**Zu erledigende Aufgaben**
- 1) Fasse den Absatz der Filmkritik zu „Ich seh, ich seh“, der mit „Nach etwas mehr als einer Viertelstunde“ beginnt, kürzer zusammen. Die wichtigsten Fakten sollen erhalten bleiben.
- 2) Nenne alle Darsteller, die in der Filmkritik zu „Ich seh, ich seh“ in der Zeile „Darsteller“ namentlich aufgeführt sind.
- 3) Knüpf an das Ende der Filmkritik zu „Ich seh, ich seh“ an und schreib sie weiter.

**Quelltext**
****

Ich seh, ich seh

Österreich 2014 · 100 min. · FSK: ab 16
Regie: Veronika Franz, Severin Fiala
Drehbuch: ,
Kamera: Martin Gschlacht
Darsteller: Susanne Wuest, Lukas Schwarz, Elias Schwarz, Hans Escher, Elfriede Schatz u.a.
Stilsicher inszeniert, unter die Haut gehend

Familienhorror

Nach etwas mehr als einer Vier­tel­stunde fällt bereits der entschei­dende Satz, der den öster­rei­chi­schen Psycho­thriller Ich seh, ich seh schlei­chend in ein fami­liäres Schlacht­feld verwan­delt: „Sie ist nicht unsere Mama!“ Diesen Verdacht hegen die Zwillinge Elias (Elias Schwarz) und Lukas (Lukas Schwarz), als ihre Mutter (Susanne Wuest) von einer Operation mit banda­giertem Gesicht zurück­kehrt und einen ungewohnt rauen Ton anschlägt. Nichts ist zu spüren von ehrlicher Zuneigung und Wieder­se­hens­freude. Statt­dessen herrscht sie ihre Söhne an, straft einen von ihnen mit beson­derer Miss­ach­tung und fordert ständig absolute Ruhe ein. Verstärkt wird die feind­se­lige Atmo­s­phäre durch die sterile, unbe­hag­liche Einrich­tung des moder­nis­ti­schen Land­hauses, in dem die Frau mit ihren Kindern lebt – offen­kundig ohne den durchweg abwe­senden Vater.

****

**Inhalt des Datensatzes**

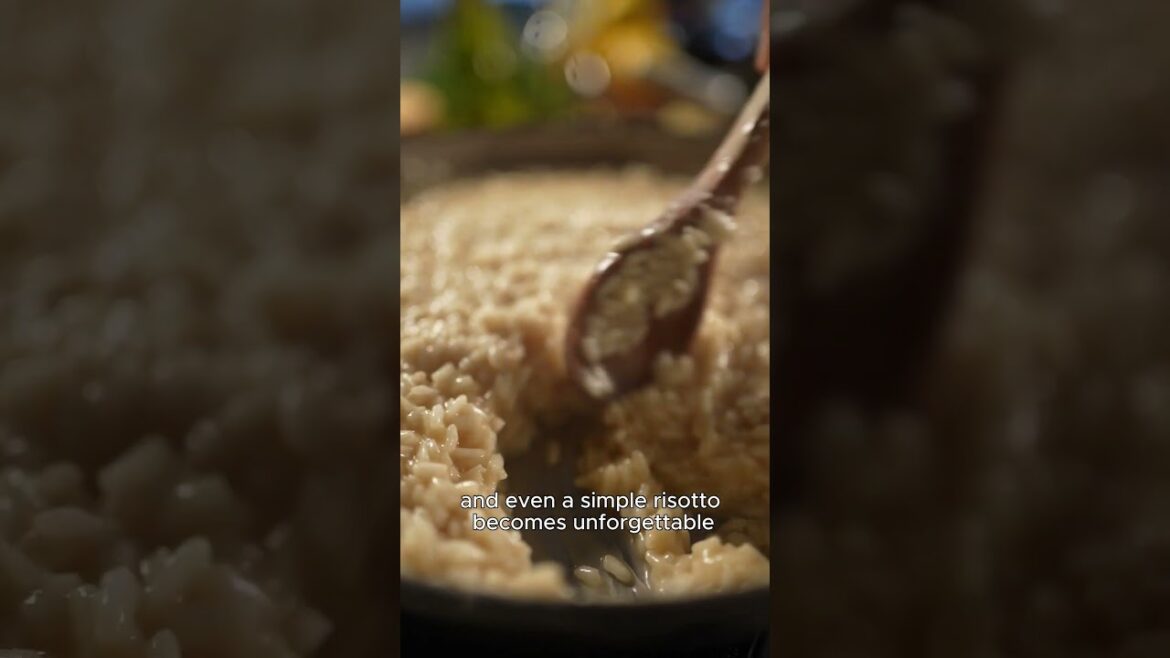 Summer Truffle Risotto, Urbani Style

****

**Lösungen zur Übung**
- 1) Schon nach gut einer Viertelstunde fällt im österreichischen Psychothriller „Ich seh, ich seh“ der entscheidende Satz: „Sie ist nicht unsere Mama!“ Diesen Verdacht haben die Zwillinge Elias und Lukas (Elias und Lukas Schwarz). Ihre Mutter (Susanne Wuest) kehrt nach einer Operation mit bandagiertem Gesicht zurück und ist ungewohnt rau. Statt Zuneigung und Wiedersehensfreude gibt es Befehle, einer der Söhne wird besonders missachtet, und sie verlangt ständig völlige Ruhe. Das sterile, ungemütliche moderne Landhaus, in dem sie mit den Kindern ohne den stets abwesenden Vater lebt, verstärkt die feindselige Stimmung.

- 2) Susanne Wuest, Lukas Schwarz, Elias Schwarz, Hans Escher, Elfriede Schatz

- 3)
Einen Kontrast zur ange­spannten Lage innerhalb der Villa bilden, so scheint es, die sommer­li­chen Aufnahmen von Wald und Wiesen. Von unberührten Orten, an denen die Zwillinge umher­tollen und nach Aben­teuern Ausschau halten – ähnlich den jungen Prot­ago­nisten in Rob Reiners Coming-of-Age-Klassiker Stand by Me. Dank Martin Gschlachts vorzüg­li­cher Kame­ra­ar­beit spürt man jedoch sehr schnell, dass die Unbe­schwert­heit nur vorder­gründig ist. Und dass Unheil in der Luft liegt. Immer wieder bewegen wir uns langsam hinter den Jungen her, was den Bildern eine traum­wand­le­ri­sche, fast schon surreale Qualität verleiht, die das Unbehagen steigert. Was genau geht hier vor sich? Und kann es wirklich sein, dass die Frau, die sich als Mutter vorstellt, in Wahrheit jemand anders ist?

Wahr­neh­mung und Identität sind die zentralen Themen­kom­plexe, die Veronika Franz und Severin Fiala – die Lebens­part­nerin von Ulrich Seidl und dessen Neffe – in ihrem Spiel­film­debüt beleuchten. Ständig schauen wir mit den Figuren in Spiegel. Und recht früh werden wir Zeuge, wie die Mutter mit den Zwil­lingen das Spiel „Wer bin ich?“ spielt und an der eigent­lich leichten Aufgabe scheitert, sich selbst zu erraten. Ein Moment, der erste Zweifel sät und die beiden Jungen später bestärken wird, die vermeint­liche Doppel­gän­gerin zu enttarnen.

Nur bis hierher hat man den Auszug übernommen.